--- TEXT PROVIDED ---

Many times we submit amendments and are told that we do not need to duplicate a provision that is already in some other item of legislation. I was going to let that sleeping dog lie in respect of the PAC but if it is already in Standing Orders, it is surely unnecessary to include it in the Bill. It seems to be a double whammy.
What the Minister has said is at odds with section 18(9) which provides that the chief executive officer may not question or express an opinion on the merits of any policy of the Government or a Minister of the Government or the merits of the objectives of such a policy. I am in favour, in particular where the arts are concerned, of the maximum amount of expression. If all we need to do is comply with the PAC rules as the Minister has said, I hope we can get rid of the previous section on Report Stage. It contradicts what the theatre is about, which is free expression. Mr. Panti Bliss went to the Abbey Theatre and made his case. The feminists were there last week and made a case and that is wonderful. It is what theatre does. The earlier section is at odds with what the Minister has just said. Perhaps that matter can be examined on Report Stage.
I may appear to be a cynic but I acknowledge that one of the main concerns with the original draft of the Bill was around support for the National Concert Hall in particular because it is a quasi-commercial organisation and needs to consider how it derives its income from other sources. If memory serves, I think a great deal of its income comes from sources other than the State. During the pre-legislative scrutiny phase at the joint committee, of which I am a member, we spent quite a while looking at this. As such, I welcome section 28. It establishes that a lot of cultural organisations being funded through the taxpayer for artistic expression also have a commercial role whereby they must make money and attract income whether through merchandising, recordings and other commercial ventures.
I have two questions for clarification from the Minister on the section. Do the rules on employment in this area of commercial ventures include a restriction on public appointments? Do the rules on appointment impact directly on the commercial side? We know that through the austerity period there was a prohibition on recruiting key members of staff at all national cultural institutions. We know about the National Library. I congratulate the Minister on the announcement yesterday of the capital investment in that regard. It is much needed. There is a prohibition on keepers, curators and positions all across our national cultural institutions because of the cutbacks. My concern is whether section 28 makes it clear that the CEO of the National Concert Hall, or NCH, can employ people in subsidiaries, joint ventures and commercial activities, a requirement of which is that they ultimately support the overall mission of the body. Will the CEO need to go through the rigmarole of applying to the Minister's Department and then waiting for the Department of Public Expenditure and Reform to weigh in? In that case, six or eight months will have gone by before a person can be recruited. Senators Ó Murchú, Norris, Ó Clochartaigh and I have all been involved in commercial and artistic ventures where the Irish phrase "Tapaigh an deis" is in question. There is a moment when a recording must be done, a broadcast carried out or a tour arranged. Will the NCH be obliged to wait eight months for a piece of paper and for one Minister to talk to another? A year may go by and the opportunity to recruit may have passed. I want clarity and confirmation on that.

---

> _REQUESTS_:
[1] How many lines of the listing contain the string "xmlns"? Reply with the number only.
[2] Continue the parliamentary debate on the Bill, starting after its last sentence.
The debate transcript and the listing were taken from unrelated sources.

--- STORED RECORDS ---

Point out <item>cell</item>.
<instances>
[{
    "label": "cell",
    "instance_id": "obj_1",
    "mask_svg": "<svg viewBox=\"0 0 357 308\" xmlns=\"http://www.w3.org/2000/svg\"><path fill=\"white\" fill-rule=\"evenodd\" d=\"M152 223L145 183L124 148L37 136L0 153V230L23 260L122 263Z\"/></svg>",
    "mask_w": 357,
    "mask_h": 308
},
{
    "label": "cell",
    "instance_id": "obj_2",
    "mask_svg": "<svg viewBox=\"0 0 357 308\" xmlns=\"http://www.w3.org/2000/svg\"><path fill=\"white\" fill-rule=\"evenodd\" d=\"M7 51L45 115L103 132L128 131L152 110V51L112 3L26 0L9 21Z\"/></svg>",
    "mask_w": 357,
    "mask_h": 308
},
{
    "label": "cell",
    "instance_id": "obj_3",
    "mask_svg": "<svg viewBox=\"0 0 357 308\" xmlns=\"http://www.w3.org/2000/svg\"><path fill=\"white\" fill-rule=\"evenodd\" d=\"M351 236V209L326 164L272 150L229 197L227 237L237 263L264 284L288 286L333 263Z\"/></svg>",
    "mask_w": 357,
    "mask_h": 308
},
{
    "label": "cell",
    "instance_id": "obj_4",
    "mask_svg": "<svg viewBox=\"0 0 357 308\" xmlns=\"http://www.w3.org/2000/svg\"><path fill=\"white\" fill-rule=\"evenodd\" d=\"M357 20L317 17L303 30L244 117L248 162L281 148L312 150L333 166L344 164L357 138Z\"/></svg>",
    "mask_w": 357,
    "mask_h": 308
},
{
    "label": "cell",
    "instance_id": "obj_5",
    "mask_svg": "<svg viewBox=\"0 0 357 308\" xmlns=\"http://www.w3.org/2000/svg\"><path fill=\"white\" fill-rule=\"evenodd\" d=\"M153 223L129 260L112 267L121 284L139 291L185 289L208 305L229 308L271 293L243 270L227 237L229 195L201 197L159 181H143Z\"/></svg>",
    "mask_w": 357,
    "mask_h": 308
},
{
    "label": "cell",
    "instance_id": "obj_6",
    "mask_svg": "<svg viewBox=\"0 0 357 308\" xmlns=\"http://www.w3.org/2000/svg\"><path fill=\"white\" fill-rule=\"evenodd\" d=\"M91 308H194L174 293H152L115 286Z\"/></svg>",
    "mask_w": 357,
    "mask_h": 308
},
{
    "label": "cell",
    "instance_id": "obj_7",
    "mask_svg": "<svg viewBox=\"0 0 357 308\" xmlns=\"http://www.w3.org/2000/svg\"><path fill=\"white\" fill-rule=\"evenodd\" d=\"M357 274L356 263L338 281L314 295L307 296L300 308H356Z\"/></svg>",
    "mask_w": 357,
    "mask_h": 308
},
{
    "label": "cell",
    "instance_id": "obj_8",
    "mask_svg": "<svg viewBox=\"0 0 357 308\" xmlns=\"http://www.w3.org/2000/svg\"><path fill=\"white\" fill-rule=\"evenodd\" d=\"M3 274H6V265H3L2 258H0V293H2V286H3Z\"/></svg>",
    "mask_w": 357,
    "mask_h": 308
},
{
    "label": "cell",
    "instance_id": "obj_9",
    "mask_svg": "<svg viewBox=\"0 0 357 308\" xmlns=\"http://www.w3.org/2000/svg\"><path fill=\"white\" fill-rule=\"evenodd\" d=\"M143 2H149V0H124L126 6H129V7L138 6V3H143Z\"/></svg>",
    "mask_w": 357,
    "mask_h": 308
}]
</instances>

---

> _RESPONSES PER TASK_:
[1] 9

[2]
My second question is on income. If a national cultural institution makes money, it goes back to the Exchequer. That is the case with the National Library. Suddenly, there is no sign of it. Is there an incentive for the NCH to exploit, a term I use in a business sense, commercial opportunities to leverage the impact of cultural activity? If joint ventures or subsidiaries of the NCH are making money, can the NCH keep the profit to reinvest in its work or does it have to go the Exchequer, never to be seen again? If the money has to go back, that would disincentivise joint ventures or the leveraging of any commercial activity.
The NCH can employ people casually on a commercial basis. Section 28(10) provides that any chief executive of a subsidiary, partnership or other such corporate vehicle formed under such section shall hold office on and subject to such terms and conditions as may be approved by the board of directors and the board of the NCH. As such, it can do that and has the flexibility to employ people casually on a commercial basis. On the profits, the NCH can keep those and they do not have to come back to the Exchequer.
I thank the Minister for alerting me to section 28(10). It refers to approval by the board of directors of a relevant company, the board of the National Concert Hall and the Minister. As such, what is the Minister's role in looking at appointing or acknowledging or confirming the appointment of a corporate vehicle under the section?
Some commentators have expressed surprise that RTE is not mentioned in section 28. Section 28(11) provides that the board of the NCH shall consider, on an annual basis, whether its subsidiary, partnership or other such corporate vehicle formed under this section should continue in existence. An annual basis might not be enough if one wished to have a series of symphony concerts with the full orchestra. Should there not be some way to establish that the NCH is the home playing base of the RTE National Symphony Orchestra? It is not just another customer passing by and having occasional concerts there. It is its anchor venue. How does that stand in relation to section 28(11)?
I want to be clear on Senator Mac Conghail's first question. The concert hall can employ casual staff and the decision is its own. It does not have to come to the Minister to employ casual staff on a commercial basis. If it wants to take on permanent staff, it will have to seek permission because those persons would be employed under the public service arrangements. In the pre-legislative scrutiny report the committee sought to include a reference to RTE. However, having looked at it carefully I believe the relationship between the National Concert Hall and RTE can be more appropriately and flexibly dealt with in a non-statutory fashion. The National Concert Hall will utilise the range of powers and functions which will be available to it under the new legislation, so I did not want to include a reference to RTE in the legislation. I acknowledge, however, that there is a very special relationship between RTE and the National Concert Hall and I expect that it to continue.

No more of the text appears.